• DOCUMENT EXTRACT
The Middle East is rich in both fossil and renewable energy, in the forms of petroleum, sunlight and wind. As the chief crude oil producing region in a world turning increasingly toward lower-carbon energy sources, the Middle East is preparing to lean more heavily on its renewable energy sector by developing its low-cost solar and wind resources to power electrolyzers to produce H2 for export to green-energy-hungry Europe and Asia. Established net energy producers will have an easier time with this, although those countries that are currently net fossil fuel importers will face more difficulty balancing their domestic energy transitions with H2 export aspirations.
For example, OPEC kingpin Saudi Arabia intends to become the world’s number-one exporter of H2, and has expressed interest in transporting H2 to Europe via pipeline if the economics allow it. The country also intends to generate 50% of its power from clean energy sources and add 60 GW of renewable power generation capacity from solar and wind to its grid by 2030. Meanwhile, the UAE is finalizing an H2 roadmap and is looking to add H2 to its 50% renewables energy mix by 2050. Domestic energy giant ADNOC is pushing for large-scale production of blue H2 and blue ammonia, and intends to boost its overall H2 production from 300,000 metric tpy to 500,000 metric tpy.
Similarly, African nations are exploring ways to utilize their renewable energy potential in H2 projects as green H2 and green ammonia value chains emerge as viable, low-carbon ways to move and store clean, renewable energy. However, green H2 requires green electricity, and some African countries lack adequate renewable power infrastructure to support H2 development. Clear policies must support the expansion of renewables before coordinated efforts to develop local green H2 industries can get off the ground.
This report details some of the major H2 initiatives and projects being developed in the Middle East and Africa.
Saudi Arabia’s planned “smart city” of Neom—a $500-B initiative in the northwest of the country (OPENING PHOTO)—will include a $5-B green H2 project to produce feedstock for green ammonia that will be exported to global markets. The Neom Helios project, involving Air Products, Acwa Power and Neom, reportedly will be the world’s largest green H2-based ammonia production facility.
The H2 plant will use 4 GW of renewable power from solar, wind and storage to produce 650 metric tpd of H2 from a thyssenkrupp-supplied electrolyzer. The project, which is scheduled to come onstream in 2025, will produce around 1.2 metric MMtpy of green ammonia. Air Products will be the exclusive offtaker for the ammonia, which will be used to produce green H2 for electricity or transportation. The project will also offset approximately 3 metric MMtpy of CO2 emissions.

• REQUIRED ACTION A
According to the report on hydrogen in the Middle East and Africa, how much H2 will the Neom plant produce each day?
• REQUIRED ACTION B
In the report on hydrogen in the Middle East and Africa, rewrite the passage that starts with "Saudi Arabia’s planned" and goes on through "of CO2 emissions.", replacing "green ammonia" with "renewable ammonia".
• REQUIRED ACTION C
Extend the report on hydrogen in the Middle East and Africa beyond its final sentence.

• DATASET SECTION
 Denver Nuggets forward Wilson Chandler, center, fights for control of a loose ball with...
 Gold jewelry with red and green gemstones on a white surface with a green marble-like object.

• WRITTEN REPLY A
650 metric tons per day.

• WRITTEN REPLY B
Saudi Arabia’s planned “smart city” of Neom—a $500-B initiative in the northwest of the country (OPENING PHOTO)—will include a $5-B green H2 project to produce feedstock for renewable ammonia that will be exported to global markets. The Neom Helios project, involving Air Products, Acwa Power and Neom, reportedly will be the world’s largest green H2-based ammonia production facility.
The H2 plant will use 4 GW of renewable power from solar, wind and storage to produce 650 metric tpd of H2 from a thyssenkrupp-supplied electrolyzer. The project, which is scheduled to come onstream in 2025, will produce around 1.2 metric MMtpy of renewable ammonia. Air Products will be the exclusive offtaker for the ammonia, which will be used to produce green H2 for electricity or transportation. The project will also offset approximately 3 metric MMtpy of CO2 emissions.

• WRITTEN REPLY C
Saudi Aramco also sent the world’s first shipment of blue ammonia to Japan in September 2020 for emissions-free power production. Furthermore, the company has signed an MOU with South Korea’s Hyundai Heavy Industries to provide liquid petroleum gas (LPG) to convert to blue H2. Aramco signed another MOU with Japan’s largest refiner, Eneos Corp., to study the development of a CO2-free H2 and ammonia supply chain. Aramco is also cooperating with China on research for blue H2 and ammonia, as well as carbon capture, utilization and storage (CCUS).
Abu Dhabi is focusing heavily on blue H2 efforts over the medium term, although it is also examining options for producing green H2. For example, state-run Abu Dhabi National Oil Co. (ADNOC) has signed agreements with domestic renewables firm Masdar and UK-based energy giant bp to develop 2 GW of low-carbon H2 across hubs in the UK and UAE, with plans to expand as the project progresses.
ADNOC has also partnered with OCI-owned Fertiglobe for a large-scale blue ammonia project at its Ruwais facility (Fig. 1). The project will produce 1,000 metric tpy of ammonia for export to Asia upon startup in 2025. ADNOC sold its first cargo of blue ammonia from its Ruwais plant to Japan’s Itochu in August 2021 for use in fertilizer production, and has since sold additional cargoes to other Japanese buyers. Similarly, ADNOC is working with South Korea’s GS Energy to develop value chains for blue H2 and blue ammonia.
Fig. 1. ADNOC’s Ruwais ammonia plant. Photo: ADNOC.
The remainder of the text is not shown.